The EndSARS protests soon captured global attention. Unfortunately, on October 20, 2020, five years ago today, the movement was brutally suppressed in a display of state-sanctioned violence that the government continues to deny. We all watched, in horror and disbelief, as the Nigerian army opened fire on unarmed protesters waving the national flag.
Where the start of EndSARS was defined by faith in our collective strength and a rare sense of patriotic optimism, the events of that night seemed to undo it all. Many young Nigerians were abruptly awakened to a new political and social consciousness. For the first time, we were forced to confront the brutal truth of our disposability and how little regard the state had for our lives, our voices, and our rights.

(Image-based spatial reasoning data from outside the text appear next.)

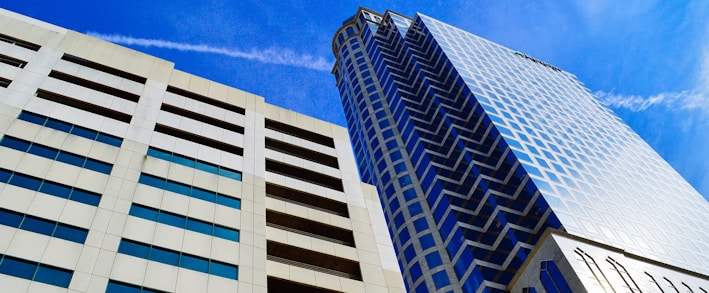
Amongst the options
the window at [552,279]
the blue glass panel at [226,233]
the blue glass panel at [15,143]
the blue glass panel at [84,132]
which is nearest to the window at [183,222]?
the blue glass panel at [226,233]

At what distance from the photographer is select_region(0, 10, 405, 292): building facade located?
2997 centimetres

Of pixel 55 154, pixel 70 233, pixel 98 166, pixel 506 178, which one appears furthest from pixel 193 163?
pixel 506 178

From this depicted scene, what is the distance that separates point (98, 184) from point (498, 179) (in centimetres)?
5720

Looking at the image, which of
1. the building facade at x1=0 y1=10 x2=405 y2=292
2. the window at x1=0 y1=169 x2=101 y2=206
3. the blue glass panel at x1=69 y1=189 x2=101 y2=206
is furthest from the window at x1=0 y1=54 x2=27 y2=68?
the blue glass panel at x1=69 y1=189 x2=101 y2=206

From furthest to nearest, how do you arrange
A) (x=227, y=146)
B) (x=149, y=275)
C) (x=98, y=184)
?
(x=227, y=146)
(x=98, y=184)
(x=149, y=275)

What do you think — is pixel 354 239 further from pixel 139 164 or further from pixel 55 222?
pixel 55 222

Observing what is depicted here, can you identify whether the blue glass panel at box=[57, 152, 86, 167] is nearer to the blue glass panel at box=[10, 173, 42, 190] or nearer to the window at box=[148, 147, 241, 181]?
the blue glass panel at box=[10, 173, 42, 190]

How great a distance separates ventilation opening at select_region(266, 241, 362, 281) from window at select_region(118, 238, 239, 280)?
4493mm

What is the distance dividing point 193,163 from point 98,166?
642 centimetres

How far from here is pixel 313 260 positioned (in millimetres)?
37656

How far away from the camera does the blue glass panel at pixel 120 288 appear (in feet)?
92.1

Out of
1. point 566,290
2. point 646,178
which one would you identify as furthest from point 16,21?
point 646,178

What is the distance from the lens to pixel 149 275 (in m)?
29.8

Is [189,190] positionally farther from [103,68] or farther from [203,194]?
[103,68]
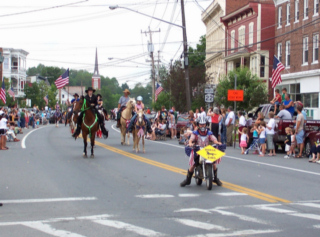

‘‘Before EndSARS, I believed there were certain lines the government wouldn’t cross,’’ journalist Nelson C.J. told NATIVE Mag. ‘‘Shooting unarmed citizens felt unimaginable. I assumed there was a baseline of decency, a kind of unspoken code. That illusion shattered on October 20th.’’
In Greek mythology, when Pandora opened her box and unleashed all the world’s evils, one spirit remained: Elpis, the spirit of hope. Watching Nigerians come together across ideologies and subcultures during EndSARS felt like we’d been given that spirit to tend to. But on the night of October 20th, it felt dampened as we watched Nigerians who held the Nigerian flag and sang the National anthem being shot at.
‘‘The reminder I have of EndSARS happening is the toll gate not being functional, which I believe is a doggy bone that will soon be snatched away,’’ Molua shares. ‘‘Other than that, it feels like we’re being punished. The country has gotten so much worse since then, by every single indicator.’’
Five years might be a short time in a country’s history, but in a person’s life, it’s long enough for wounds to harden into silence. And seemingly that is what has happened to the generation that a few years ago thought that to ‘Soro Soke,’ was going to be our defining characteristic. Five years ago, we shouted, tweeted, and posted about how we were not like our parents’ generation. It seems like Nigeria is happening to us still. We may rephrase or reframe it, but it is visible in how the big Nigerian dream of today is to ‘japa’ where for our parents, it was ‘checking out’. It all feels like a case of different names but the same reality.
‘‘Sometimes I fear that the Nigerian goldfish memory has set in,” Fadahunsi shares. “We forget the horror. We forget the power we once felt as we marched, demanded, and hoped. We forget the shock of watching our government shoot its own citizens, people armed with nothing but the flag. We forget how quickly the truth was buried under propaganda.’’
So, did we change Nigeria, or did Nigeria change us?
‘‘The change was sadly not transformative. It unlocked, I’d say, a hunger for escape and a sad sense of statelessness in many.’’ C.J. says. ‘‘While it may seem like nothing really changed, the protests really did show us what is possible. And while it may not happen again, it is a confirmation that when the time comes, we will know how to find our voice again.’’
It is in that possibility, the possibility of our collective power causing change, forcing the political class to look at the state of the country and to get that story out there on the global stage, that the greatest win of the ENDSARS movement lies. Young Nigerians, in a matter of days, created and maintained a decentralized movement that the entire country and the world felt in the middle of one of the most action-packed years of our lives. This should be the legacy of ENDSARS: a constant reminder that we can demand better of institutions meant to serve us.